Malicious cyber activity is well publicised and we see continuous attempts from state-sponsored and criminal groups to breach our protective controls to steal data. As a water utility and operator of critical national infrastructure (CNI) we are further exposed to the increased risk of targeted attacks intended to cause disruptive impact to the UK.
We also need to consider the threat posed by a complex partner ecosystem that supports our increasing reliance upon new technologies and cloud services that underpin our digital strategy. Equally, the advancements in technology that make our lives more efficient and interconnected also start to blur work/personal boundaries, thereby increasing the threat.
The most significant cyber risks for our organisation are:
- Breach of customer, employee or sensitive business data resulting in the data reaching the public domain or unauthorised groups;
- Critical service, technology or data unavailability resulting in disruption to business processes and system failures;
- Loss of data integrity leading to operational/ customer impacts and exposure to the risk of fines and penalties; and
- Compromise of operational resources by malicious groups, leading to service disruptions, loss of supply or environmental breaches.
Cyber risk mitigation
We take a holistic view of the risks and mitigation options to define the strategy, control framework and plan by which we protect our data and information assets.

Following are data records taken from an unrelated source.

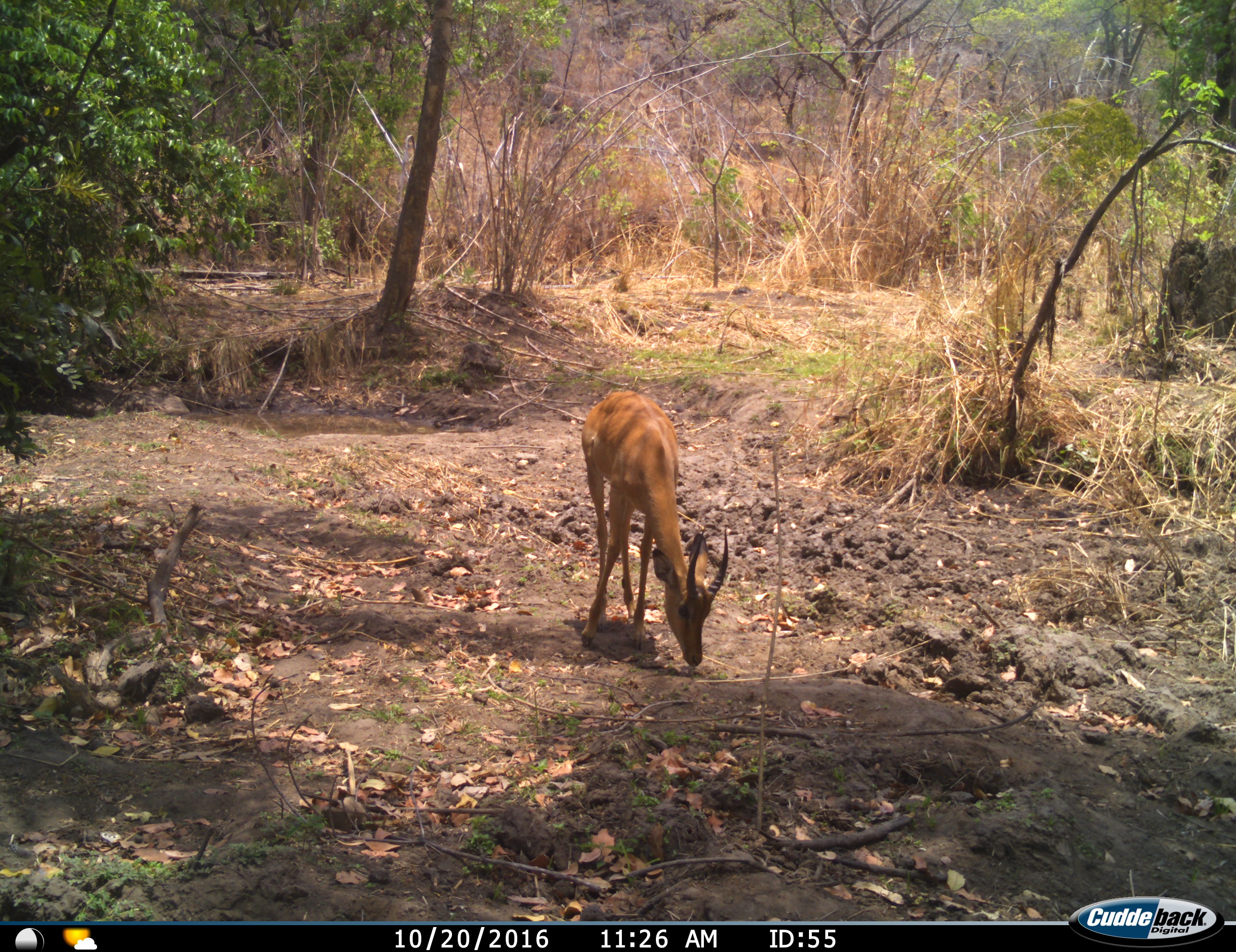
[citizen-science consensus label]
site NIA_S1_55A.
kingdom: Animalia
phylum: Chordata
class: Mammalia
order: Artiodactyla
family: Bovidae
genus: Aepyceros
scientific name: Aepyceros melampus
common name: impala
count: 1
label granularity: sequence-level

We deliver this through our governance framework, which includes executive level engagement and regular reporting to our group board.
Our security controls framework includes the following:
- Through the integration of our IT and Operational Technology (OT) functions within our Digital Services business unit, we have integrated our security operational management practices and implemented a single delivery programme for our security strategy.
- A security strategy covering all areas of our business that provides the baseline for our compliance with the Network and Information Systems Directive (NISD). Our strategy is underpinned by our security investment plan, which has been set to deliver the required control capabilities.
- A cyber incident response plan that includes the services of third party specialist forensic responders, including government agencies, who provide support in the event of a critical cyber incident.
- A suite of testing options to validate control effectiveness, e.g. penetration testing, audits and scans. We periodically take this testing a stage further and employ specialist 'Brand Damage' experts to simulate a real attack on our business.
- Through our information security team we undertake assurance activities across the full life cycle of all technology and data solutions.
- To provide the most secure environments possible for customer data and services, we undertake comprehensive, always-on monitoring of all critical IT systems for any unexpected security events.
- Through proactive government and industry engagement we have developed good practice guidance and created support communities to foster collaboration. Our staff currently hold the chair positions of the Water Sector Strategic Security Board and the Water Security Information Exchange.
- We have an extensive employee cyber education and awareness programme that highlights areas of risk, policies and controls to provide the guidance and understanding of the cyber threat. Beyond employee education, we have also invested in specialist training and certification for our information security team who hold internationally recognised accreditations.